In response to interest in reverting to rules that forced campers to pack up each day, she said, "I think that that would be very unwise," she said. "Where are 275 people going to go during the day?"
Helps says she spent her vacation exploring potential places to temporarily house campers: At University of Victoria facilities, the Canadian Forces Base, the Ogden Point cruise ship terminal, at a former seniors care facility in the Oak Bay neighbourhood. None appear workable.
One positive development is 24 new spaces coming available at therapeutic recovery community in View Royal.
"That's for a very specific group of people. That's men who are ready to go into recovery," she said.
Jeff Bray, the executive director of the Downtown Victoria Business Association, says his members want city council to end camping in the downtown commercial area of Victoria altogether.
Downtown break-ins up 800 per cent
"We show literally an explosion during the COVID pandemic," Bray said. "It was an 800 per cent increase in break and enters in downtown compared to the same time the previous year."
"It's not always the individuals that might actually be in the tents. It's the criminal element that they also attract around them," he said.

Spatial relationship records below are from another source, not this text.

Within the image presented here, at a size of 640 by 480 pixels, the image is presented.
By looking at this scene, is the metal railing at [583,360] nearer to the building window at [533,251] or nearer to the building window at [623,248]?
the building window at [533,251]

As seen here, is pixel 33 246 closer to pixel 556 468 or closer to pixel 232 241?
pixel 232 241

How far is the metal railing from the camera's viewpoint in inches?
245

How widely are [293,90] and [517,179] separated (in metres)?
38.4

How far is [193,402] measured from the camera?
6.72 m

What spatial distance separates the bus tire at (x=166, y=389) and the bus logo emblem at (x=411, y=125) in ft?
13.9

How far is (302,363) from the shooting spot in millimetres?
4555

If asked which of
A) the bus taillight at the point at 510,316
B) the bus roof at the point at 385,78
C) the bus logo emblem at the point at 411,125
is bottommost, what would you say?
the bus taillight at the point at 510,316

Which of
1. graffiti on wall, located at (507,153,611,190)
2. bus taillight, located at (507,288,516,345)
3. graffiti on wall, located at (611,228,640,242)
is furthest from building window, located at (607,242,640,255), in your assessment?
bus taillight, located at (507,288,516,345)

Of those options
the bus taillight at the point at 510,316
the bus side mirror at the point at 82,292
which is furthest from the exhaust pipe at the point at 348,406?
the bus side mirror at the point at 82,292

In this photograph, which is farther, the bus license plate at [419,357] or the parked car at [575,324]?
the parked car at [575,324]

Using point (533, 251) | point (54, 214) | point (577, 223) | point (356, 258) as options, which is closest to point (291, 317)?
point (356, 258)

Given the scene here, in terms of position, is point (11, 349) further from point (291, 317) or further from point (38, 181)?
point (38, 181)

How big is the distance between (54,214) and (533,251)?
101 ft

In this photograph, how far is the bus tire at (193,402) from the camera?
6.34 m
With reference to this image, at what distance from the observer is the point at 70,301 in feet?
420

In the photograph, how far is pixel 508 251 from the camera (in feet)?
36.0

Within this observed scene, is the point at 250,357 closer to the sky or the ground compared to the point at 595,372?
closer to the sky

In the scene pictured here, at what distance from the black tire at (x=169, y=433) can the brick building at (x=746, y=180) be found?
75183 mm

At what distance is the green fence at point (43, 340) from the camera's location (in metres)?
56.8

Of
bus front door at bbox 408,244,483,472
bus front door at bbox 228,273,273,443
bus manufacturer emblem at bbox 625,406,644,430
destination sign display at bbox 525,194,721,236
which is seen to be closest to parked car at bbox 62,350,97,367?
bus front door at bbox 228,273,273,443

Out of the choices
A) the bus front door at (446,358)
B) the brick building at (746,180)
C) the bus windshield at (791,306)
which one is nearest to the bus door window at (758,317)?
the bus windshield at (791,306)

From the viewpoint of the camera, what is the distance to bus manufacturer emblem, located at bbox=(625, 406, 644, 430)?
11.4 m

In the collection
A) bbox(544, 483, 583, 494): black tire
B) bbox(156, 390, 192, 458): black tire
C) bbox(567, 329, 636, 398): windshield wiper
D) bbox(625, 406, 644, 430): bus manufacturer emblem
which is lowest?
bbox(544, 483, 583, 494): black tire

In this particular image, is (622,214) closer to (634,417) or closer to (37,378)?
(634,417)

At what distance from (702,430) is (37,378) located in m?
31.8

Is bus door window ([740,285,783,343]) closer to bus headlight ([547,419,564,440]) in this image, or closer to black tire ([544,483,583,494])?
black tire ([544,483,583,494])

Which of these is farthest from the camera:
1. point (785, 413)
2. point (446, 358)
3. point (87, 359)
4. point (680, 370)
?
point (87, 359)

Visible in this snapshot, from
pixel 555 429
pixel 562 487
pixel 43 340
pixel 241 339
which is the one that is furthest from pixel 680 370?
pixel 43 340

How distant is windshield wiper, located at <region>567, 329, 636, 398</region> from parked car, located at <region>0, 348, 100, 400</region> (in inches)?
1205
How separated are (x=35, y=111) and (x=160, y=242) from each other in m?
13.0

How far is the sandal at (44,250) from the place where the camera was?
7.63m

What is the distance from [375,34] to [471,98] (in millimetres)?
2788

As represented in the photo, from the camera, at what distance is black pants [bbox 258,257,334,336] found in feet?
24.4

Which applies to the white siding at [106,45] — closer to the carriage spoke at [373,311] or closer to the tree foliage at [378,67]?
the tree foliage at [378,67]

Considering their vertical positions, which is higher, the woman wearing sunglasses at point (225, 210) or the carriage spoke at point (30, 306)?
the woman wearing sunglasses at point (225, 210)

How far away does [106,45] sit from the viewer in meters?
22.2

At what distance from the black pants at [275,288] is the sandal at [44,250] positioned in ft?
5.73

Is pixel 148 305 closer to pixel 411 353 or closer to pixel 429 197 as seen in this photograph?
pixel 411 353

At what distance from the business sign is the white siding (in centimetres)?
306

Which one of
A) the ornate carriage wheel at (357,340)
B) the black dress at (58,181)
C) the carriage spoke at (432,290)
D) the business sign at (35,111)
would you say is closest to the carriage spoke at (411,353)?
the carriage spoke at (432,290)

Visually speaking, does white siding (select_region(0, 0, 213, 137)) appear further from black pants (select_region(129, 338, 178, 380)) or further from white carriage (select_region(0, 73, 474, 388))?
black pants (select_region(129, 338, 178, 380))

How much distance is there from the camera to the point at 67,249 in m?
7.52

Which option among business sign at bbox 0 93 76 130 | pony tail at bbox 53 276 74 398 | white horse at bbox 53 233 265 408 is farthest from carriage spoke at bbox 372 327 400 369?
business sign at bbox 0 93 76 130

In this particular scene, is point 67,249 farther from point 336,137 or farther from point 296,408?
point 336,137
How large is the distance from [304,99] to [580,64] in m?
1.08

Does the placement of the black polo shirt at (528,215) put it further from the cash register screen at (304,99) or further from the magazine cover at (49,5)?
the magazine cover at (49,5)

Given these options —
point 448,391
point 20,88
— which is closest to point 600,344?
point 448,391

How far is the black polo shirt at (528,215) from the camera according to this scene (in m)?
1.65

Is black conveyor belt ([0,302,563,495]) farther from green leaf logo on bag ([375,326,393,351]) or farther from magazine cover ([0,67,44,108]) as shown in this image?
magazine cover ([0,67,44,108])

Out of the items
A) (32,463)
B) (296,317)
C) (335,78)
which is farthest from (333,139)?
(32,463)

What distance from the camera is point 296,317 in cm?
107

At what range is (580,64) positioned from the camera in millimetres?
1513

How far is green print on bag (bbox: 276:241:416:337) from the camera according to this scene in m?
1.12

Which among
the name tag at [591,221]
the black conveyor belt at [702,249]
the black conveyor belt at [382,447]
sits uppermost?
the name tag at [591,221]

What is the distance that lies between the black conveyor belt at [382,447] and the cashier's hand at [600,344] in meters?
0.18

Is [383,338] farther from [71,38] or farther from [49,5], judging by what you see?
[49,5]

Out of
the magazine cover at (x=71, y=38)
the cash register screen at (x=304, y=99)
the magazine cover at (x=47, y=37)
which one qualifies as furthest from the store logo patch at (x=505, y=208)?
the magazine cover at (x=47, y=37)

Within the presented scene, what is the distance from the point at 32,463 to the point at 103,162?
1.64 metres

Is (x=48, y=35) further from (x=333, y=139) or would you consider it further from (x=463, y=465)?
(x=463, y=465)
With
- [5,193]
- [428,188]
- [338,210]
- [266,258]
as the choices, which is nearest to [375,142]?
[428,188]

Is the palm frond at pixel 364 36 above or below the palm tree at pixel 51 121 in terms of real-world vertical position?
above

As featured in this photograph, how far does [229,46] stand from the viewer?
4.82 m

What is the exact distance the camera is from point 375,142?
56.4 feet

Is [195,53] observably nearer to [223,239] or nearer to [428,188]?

Bray said that in addition to losses from theft and expenses such as replacement of broken windows, he's also concerned about employees in the city core.
"You have lots of young staff, you know, working their way through university who are in charge of closing up small boutiques and retail shops, who've increasingly been feeling unsafe because of the street disorder, people using drugs right outside their door," he said.